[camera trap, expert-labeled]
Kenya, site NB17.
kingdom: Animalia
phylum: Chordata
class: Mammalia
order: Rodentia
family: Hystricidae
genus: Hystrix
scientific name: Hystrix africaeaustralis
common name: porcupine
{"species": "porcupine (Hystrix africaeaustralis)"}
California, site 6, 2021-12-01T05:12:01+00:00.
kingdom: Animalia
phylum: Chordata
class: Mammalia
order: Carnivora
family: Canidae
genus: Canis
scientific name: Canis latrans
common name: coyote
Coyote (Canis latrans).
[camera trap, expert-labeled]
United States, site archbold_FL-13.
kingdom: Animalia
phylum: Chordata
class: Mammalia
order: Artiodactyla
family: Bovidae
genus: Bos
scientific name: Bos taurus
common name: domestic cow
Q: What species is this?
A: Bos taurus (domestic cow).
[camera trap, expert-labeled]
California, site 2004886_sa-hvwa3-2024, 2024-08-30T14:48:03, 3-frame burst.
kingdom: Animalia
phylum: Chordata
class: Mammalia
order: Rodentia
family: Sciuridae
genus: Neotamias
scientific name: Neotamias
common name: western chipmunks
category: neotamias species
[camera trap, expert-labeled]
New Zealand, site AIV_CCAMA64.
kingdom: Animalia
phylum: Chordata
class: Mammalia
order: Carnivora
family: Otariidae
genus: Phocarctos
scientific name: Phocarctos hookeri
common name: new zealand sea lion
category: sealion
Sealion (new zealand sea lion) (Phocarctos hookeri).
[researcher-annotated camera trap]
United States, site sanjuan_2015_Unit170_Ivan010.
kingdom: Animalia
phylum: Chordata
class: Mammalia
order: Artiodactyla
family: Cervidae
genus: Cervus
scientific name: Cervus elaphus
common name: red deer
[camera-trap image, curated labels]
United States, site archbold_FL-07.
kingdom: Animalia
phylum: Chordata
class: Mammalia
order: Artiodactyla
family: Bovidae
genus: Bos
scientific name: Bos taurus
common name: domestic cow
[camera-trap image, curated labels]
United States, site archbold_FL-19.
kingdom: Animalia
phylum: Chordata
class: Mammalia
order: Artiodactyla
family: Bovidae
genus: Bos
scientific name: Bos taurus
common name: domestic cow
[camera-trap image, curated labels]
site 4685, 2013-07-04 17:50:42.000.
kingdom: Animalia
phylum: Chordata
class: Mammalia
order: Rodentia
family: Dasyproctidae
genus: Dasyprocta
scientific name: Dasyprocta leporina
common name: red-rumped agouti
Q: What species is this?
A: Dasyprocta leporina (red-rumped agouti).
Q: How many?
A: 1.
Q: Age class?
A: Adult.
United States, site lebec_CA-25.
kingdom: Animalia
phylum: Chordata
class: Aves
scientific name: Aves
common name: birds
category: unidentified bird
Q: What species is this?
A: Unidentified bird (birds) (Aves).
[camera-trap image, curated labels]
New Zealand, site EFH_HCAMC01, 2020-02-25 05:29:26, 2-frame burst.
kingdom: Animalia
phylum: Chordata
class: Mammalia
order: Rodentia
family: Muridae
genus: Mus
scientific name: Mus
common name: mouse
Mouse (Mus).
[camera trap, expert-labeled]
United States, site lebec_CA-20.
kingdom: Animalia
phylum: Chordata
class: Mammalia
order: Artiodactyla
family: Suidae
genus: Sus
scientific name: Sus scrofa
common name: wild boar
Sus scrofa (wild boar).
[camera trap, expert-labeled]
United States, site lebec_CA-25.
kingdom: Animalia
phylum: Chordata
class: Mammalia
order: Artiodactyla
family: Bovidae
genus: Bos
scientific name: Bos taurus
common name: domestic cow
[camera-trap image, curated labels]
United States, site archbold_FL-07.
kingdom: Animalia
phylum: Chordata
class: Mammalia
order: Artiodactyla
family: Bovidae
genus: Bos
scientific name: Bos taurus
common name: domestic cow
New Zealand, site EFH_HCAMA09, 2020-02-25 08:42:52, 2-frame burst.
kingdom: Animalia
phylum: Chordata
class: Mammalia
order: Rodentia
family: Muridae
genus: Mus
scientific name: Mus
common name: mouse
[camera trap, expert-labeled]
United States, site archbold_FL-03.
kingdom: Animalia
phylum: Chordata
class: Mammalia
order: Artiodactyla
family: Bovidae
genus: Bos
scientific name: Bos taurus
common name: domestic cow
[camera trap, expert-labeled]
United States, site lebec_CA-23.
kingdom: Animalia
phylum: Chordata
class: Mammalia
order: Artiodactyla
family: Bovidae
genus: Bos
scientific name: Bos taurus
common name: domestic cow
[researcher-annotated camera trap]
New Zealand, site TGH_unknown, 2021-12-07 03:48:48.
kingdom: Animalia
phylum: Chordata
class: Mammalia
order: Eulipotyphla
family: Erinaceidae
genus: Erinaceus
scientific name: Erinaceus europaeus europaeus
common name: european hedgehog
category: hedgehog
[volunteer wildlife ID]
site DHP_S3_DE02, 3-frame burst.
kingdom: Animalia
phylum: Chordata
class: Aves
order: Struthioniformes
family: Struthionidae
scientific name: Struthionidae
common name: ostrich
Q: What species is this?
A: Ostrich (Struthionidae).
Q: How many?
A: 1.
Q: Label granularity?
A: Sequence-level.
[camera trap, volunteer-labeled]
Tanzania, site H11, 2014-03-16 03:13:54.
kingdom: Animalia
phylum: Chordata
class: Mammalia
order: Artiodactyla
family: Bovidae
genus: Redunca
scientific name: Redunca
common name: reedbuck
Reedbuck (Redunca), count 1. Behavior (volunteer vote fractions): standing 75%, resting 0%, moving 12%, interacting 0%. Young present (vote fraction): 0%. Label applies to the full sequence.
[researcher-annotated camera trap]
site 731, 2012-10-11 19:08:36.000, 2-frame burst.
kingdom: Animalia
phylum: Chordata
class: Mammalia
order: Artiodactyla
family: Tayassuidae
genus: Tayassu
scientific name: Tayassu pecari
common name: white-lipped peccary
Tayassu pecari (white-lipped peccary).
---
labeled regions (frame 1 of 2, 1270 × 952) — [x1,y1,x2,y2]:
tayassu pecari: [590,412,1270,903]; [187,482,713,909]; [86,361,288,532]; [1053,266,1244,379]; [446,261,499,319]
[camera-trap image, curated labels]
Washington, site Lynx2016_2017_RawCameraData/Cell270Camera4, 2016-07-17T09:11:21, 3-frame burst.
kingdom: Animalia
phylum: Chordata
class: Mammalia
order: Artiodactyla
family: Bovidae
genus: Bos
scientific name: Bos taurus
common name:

● ● ● ● ● ● ●

## Task to carry out
Looking at the records, report the number of lines that hold the string "burst", with no other text.

## Task result
6